### Input rows
━━━━━━
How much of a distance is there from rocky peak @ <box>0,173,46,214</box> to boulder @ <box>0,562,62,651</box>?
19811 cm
━━━━━━
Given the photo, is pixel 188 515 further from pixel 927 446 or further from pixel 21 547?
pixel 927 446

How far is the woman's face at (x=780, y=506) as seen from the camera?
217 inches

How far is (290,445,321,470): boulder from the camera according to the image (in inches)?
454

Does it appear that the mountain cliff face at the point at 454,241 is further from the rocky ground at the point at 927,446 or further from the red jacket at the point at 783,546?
━━━━━━
### Task objective
Please repeat the material word for word, starting with the line that contains "Given the photo, is" and going on through the line that contains "Does it appear".

### Result
Given the photo, is pixel 188 515 further from pixel 927 446 or further from pixel 21 547?
pixel 927 446

How far is the woman's face at (x=780, y=506) as seen from the camera?
217 inches

How far is (290,445,321,470): boulder from the camera according to the image (in inches)?
454

Does it appear that the mountain cliff face at the point at 454,241 is further from the rocky ground at the point at 927,446 or further from the red jacket at the point at 783,546?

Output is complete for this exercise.